4.5 Afwijken van de gebruiksregels
4.5.1 Afwijking bedrijfsactiviteiten aan huis en vergroting bijgebouwen en overkappingen

Burgemeester en wethouders zijn bevoegd bij een omgevingsvergunning af te wijken van het bepaalde in lid 4.1, ten behoeve van het uitoefenen van bedrijfsmatige activiteiten aan huis, en in sublid 4.2.2, onder e, ten behoeve van het daartoe vergroten van de oppervlakte aan bijgebouwen en overkappingen, met inachtneming van de volgende bepalingen:

  • a. uitsluitend zijn toegestaan bedrijfsmatige activiteiten die in de van deze regels deel uitmakende bijlage Staat van Bedrijfsactiviteiten zijn aangeduid als categorie 1, danwel daarmee gelijk kunnen worden gesteld wat betreft de gevolgen voor de omgeving;
  • b. in de omgeving van de betreffende woning mag geen onevenredige vergroting van de verkeers- en parkeerdruk optreden;
  • c. de bedrijfsactiviteiten mogen door hun aard en visuele aspecten, zoals reclame-uitingen en technische installaties, het landelijk karakter van de omgeving niet onevenredig aantasten;
  • d. de gezamenlijke oppervlakte van de bij de desbetreffende woning behorende bijgebouwen en overkappingen mag maximaal 150 m2 bedragen, mits de gezamenlijke oppervlakte van de gebouwen niet meer dan 50% van de oppervlakte van het bestemmingsvlak bedraagt.

4.6 Wijzigingsbevoegdheid
4.6.1 Wijzigingsbevoegdheid vergroten bestemmingsvlak

Burgemeester en wethouders zijn bevoegd het plan zodanig te wijzigen, dat de op de gronden als bedoeld in lid 4.1, aangegeven bestemmingsgrens wordt verschoven ter vergroting van de oppervlakte van het bestemmingsvlak, met inachtneming van de volgende bepalingen:

  • a. per geval dient de behoefte aan vergroting te zijn aangetoond;
  • b. de oppervlakte van het bestemmingsvlak mag met ten hoogste 25% worden vergroot;
  • c. op geen van de gevels van een woning mag, bij voltooiing, de geluidsbelasting vanwege een weg de ter plaatse toegestane grenswaarde krachtens de Wet geluidhinder overschrijden;
  • d. in vookomend geval aanwezige landschaps- en natuurwaarden van aangrenzende gronden mogen niet onevenredig worden aangetast;
  • e. in voorkomend geval artikel 6.2 (Afstanden tot wegen).

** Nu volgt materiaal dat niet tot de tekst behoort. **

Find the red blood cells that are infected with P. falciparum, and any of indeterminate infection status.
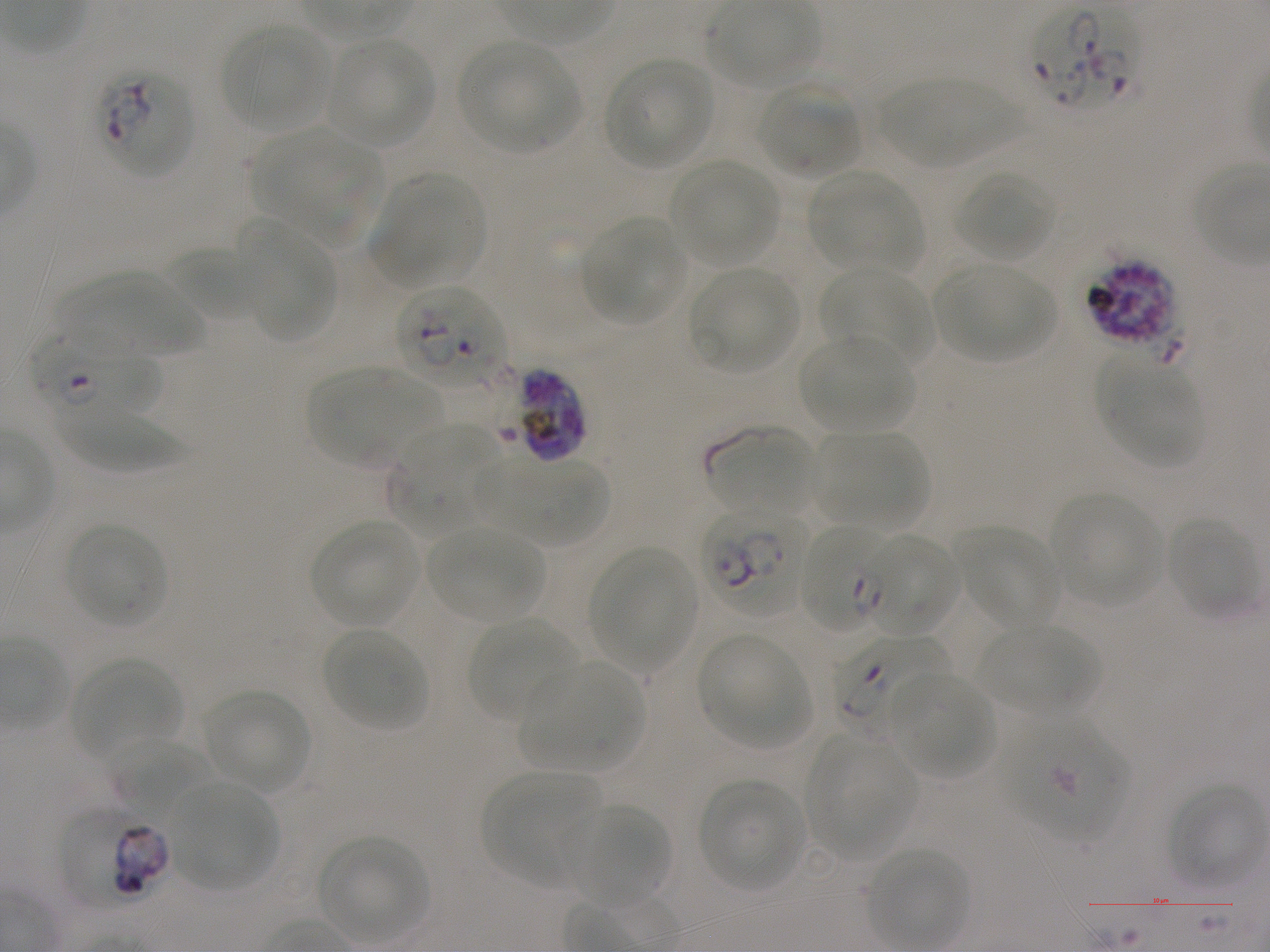
Approximate bounding boxes as {x1, y1, x2, y2} in pixels. Not every red blood cell is marked. A life-cycle stage — or a range of stages, where the recorded stages span more than one — follows each staged infected red blood cell.
Infected red blood cells: {1029, 3, 1142, 109}; {96, 70, 193, 178}; {1084, 259, 1177, 347} late schizont; {394, 284, 506, 388}; {26, 336, 166, 421} ring; {507, 368, 587, 463} schizont; {699, 506, 807, 618}; {798, 525, 892, 634} ring; {831, 633, 950, 737} ring.
Red blood cells of indeterminate infection status: {858, 532, 961, 638}, {1004, 720, 1128, 840}, {60, 810, 145, 908}, {108, 822, 171, 897}.

Summary:
  - Locations of uninfected red blood cells: {221, 24, 332, 131}, {325, 37, 435, 147}, {459, 42, 580, 152}, {605, 58, 715, 170}, {881, 76, 1019, 168}, {755, 86, 860, 178}, {253, 129, 383, 248}, {670, 159, 779, 266}, {955, 169, 1055, 262}, {808, 170, 919, 272}, {371, 173, 485, 287}, {583, 217, 685, 325}, {237, 220, 336, 343}, {166, 245, 266, 320}, {932, 264, 1055, 362}, {688, 267, 801, 373}, {821, 267, 933, 369}, {58, 272, 203, 358}, {798, 335, 917, 432}, {1102, 359, 1203, 466}, {307, 367, 436, 466}, {60, 403, 181, 472}, {707, 426, 817, 519}, {388, 427, 500, 534}, {817, 431, 925, 529}, {487, 457, 608, 544}, {1050, 491, 1164, 605}, {1166, 518, 1258, 619}, {310, 519, 422, 625}, {64, 523, 167, 627}, {427, 527, 544, 621}, {958, 528, 1060, 630}, {588, 546, 695, 670}, {467, 618, 580, 723}, {980, 623, 1096, 714}, {321, 627, 431, 733}, {697, 634, 810, 747}, {69, 657, 183, 760}, {520, 662, 644, 771}, {887, 671, 996, 778}, {201, 688, 313, 793}, {806, 736, 916, 860}, {108, 738, 213, 823}, {482, 773, 598, 888}, {698, 778, 807, 892}, {168, 780, 278, 890}, {1168, 784, 1264, 889}, {564, 804, 671, 909}, {317, 835, 428, 942}, {867, 848, 968, 949}
  - Life-cycle stages observed: ring, schizont
  - Image size: 1270×952 pixels
  - Stain: Giemsa
  - Field of view: one from this slide
  - Donor blood group: A+
  - Culture: static in-vitro P. falciparum strain NF54
  - Preparation: thin blood film
  - Objective: 100x, oil immersion, numerical aperture 1.25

Artikel 5 Waarde - Archeologische verwachtingswaarde

5.1 Bestemmingsomschrijving

De voor "Waarde - Archeologische verwachtingswaarde" aangewezen gronden zijn, behalve voor de andere daar voorkomende bestemming(en), mede bestemd voor onderzoek naar en bescherming van naar verwachting aanwezige archeologische waarden.

5.2 Bouwregels
5.2.1 Bouwen ten behoeve van de bestemming

Op en in de gronden als bedoeld in lid 5.1, mogen bouwwerken ten behoeve van de bestemming worden gebouwd.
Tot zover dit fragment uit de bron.